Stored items
■ ■ ■ ■

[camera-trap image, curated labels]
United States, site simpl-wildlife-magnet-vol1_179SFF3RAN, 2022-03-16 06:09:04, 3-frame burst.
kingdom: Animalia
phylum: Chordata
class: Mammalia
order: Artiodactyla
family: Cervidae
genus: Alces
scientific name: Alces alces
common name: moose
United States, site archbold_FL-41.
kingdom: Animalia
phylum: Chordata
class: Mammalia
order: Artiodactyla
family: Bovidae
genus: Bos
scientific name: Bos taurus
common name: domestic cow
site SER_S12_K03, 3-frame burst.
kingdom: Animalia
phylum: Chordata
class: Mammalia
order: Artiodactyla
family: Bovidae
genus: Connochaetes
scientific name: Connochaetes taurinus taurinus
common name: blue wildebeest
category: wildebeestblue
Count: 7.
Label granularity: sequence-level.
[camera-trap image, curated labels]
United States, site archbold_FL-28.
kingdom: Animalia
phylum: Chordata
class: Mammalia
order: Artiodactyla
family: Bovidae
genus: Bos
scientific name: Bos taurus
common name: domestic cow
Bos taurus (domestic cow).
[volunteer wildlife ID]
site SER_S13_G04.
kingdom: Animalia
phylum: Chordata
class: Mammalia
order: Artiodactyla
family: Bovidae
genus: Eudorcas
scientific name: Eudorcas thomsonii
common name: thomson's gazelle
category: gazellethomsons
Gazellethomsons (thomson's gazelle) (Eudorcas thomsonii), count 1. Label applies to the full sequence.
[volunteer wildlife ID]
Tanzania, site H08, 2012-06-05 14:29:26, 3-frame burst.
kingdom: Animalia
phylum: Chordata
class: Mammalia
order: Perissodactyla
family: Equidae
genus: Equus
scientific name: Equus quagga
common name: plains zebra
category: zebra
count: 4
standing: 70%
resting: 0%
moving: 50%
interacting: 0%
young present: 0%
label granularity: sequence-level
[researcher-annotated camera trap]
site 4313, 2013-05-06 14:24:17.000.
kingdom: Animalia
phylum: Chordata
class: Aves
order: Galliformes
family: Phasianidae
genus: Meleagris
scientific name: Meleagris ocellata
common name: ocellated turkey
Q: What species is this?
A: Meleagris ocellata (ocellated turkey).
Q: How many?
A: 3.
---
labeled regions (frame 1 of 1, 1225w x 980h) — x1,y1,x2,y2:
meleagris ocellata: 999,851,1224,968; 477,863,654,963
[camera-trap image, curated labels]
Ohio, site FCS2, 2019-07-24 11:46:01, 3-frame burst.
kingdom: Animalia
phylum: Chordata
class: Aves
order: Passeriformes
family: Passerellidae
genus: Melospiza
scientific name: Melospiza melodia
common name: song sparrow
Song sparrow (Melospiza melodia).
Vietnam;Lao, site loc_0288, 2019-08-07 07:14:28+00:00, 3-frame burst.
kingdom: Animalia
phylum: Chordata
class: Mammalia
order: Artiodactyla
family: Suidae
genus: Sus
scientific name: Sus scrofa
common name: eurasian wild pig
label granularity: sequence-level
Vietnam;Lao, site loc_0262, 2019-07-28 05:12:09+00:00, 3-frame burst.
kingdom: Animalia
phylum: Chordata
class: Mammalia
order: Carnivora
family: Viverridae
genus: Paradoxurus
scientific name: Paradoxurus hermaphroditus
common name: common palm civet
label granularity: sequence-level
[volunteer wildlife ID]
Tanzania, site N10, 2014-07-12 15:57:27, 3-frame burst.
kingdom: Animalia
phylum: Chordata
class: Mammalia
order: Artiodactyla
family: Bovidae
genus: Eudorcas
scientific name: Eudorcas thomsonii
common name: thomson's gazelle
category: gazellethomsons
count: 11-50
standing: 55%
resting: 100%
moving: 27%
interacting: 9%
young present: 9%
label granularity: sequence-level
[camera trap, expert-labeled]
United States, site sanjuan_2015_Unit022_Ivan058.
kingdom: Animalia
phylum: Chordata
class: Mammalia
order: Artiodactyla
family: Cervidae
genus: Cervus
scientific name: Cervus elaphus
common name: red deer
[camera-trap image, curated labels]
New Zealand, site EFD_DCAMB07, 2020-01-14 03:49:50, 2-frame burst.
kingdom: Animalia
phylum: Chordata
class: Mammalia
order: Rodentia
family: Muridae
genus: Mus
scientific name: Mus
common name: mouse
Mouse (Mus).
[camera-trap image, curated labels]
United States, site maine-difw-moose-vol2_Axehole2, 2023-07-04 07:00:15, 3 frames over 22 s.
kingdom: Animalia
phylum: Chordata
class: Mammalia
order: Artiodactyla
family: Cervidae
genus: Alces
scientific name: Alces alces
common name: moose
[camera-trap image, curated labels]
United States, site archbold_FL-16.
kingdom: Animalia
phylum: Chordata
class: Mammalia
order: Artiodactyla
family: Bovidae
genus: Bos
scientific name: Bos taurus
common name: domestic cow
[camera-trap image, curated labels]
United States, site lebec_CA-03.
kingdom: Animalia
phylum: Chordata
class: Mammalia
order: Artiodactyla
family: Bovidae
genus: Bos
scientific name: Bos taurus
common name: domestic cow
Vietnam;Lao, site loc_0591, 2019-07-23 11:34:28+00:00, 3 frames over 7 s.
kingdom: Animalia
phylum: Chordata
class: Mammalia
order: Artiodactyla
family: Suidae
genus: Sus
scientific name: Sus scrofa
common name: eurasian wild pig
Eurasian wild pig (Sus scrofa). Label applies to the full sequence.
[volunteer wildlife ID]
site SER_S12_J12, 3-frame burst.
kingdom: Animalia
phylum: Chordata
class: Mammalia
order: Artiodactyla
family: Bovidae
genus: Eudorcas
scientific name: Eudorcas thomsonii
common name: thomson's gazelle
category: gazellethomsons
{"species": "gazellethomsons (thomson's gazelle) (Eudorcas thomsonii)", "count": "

■ ■ ■ ■

**Problem:**
Quote exactly the first line of the entries and every line after it, stopping with the line that contains "site SER_S13_G04.".

**Exercise solution:**
[camera-trap image, curated labels]
United States, site simpl-wildlife-magnet-vol1_179SFF3RAN, 2022-03-16 06:09:04, 3-frame burst.
kingdom: Animalia
phylum: Chordata
class: Mammalia
order: Artiodactyla
family: Cervidae
genus: Alces
scientific name: Alces alces
common name: moose
United States, site archbold_FL-41.
kingdom: Animalia
phylum: Chordata
class: Mammalia
order: Artiodactyla
family: Bovidae
genus: Bos
scientific name: Bos taurus
common name: domestic cow
site SER_S12_K03, 3-frame burst.
kingdom: Animalia
phylum: Chordata
class: Mammalia
order: Artiodactyla
family: Bovidae
genus: Connochaetes
scientific name: Connochaetes taurinus taurinus
common name: blue wildebeest
category: wildebeestblue
Count: 7.
Label granularity: sequence-level.
[camera-trap image, curated labels]
United States, site archbold_FL-28.
kingdom: Animalia
phylum: Chordata
class: Mammalia
order: Artiodactyla
family: Bovidae
genus: Bos
scientific name: Bos taurus
common name: domestic cow
Bos taurus (domestic cow).
[volunteer wildlife ID]
site SER_S13_G04.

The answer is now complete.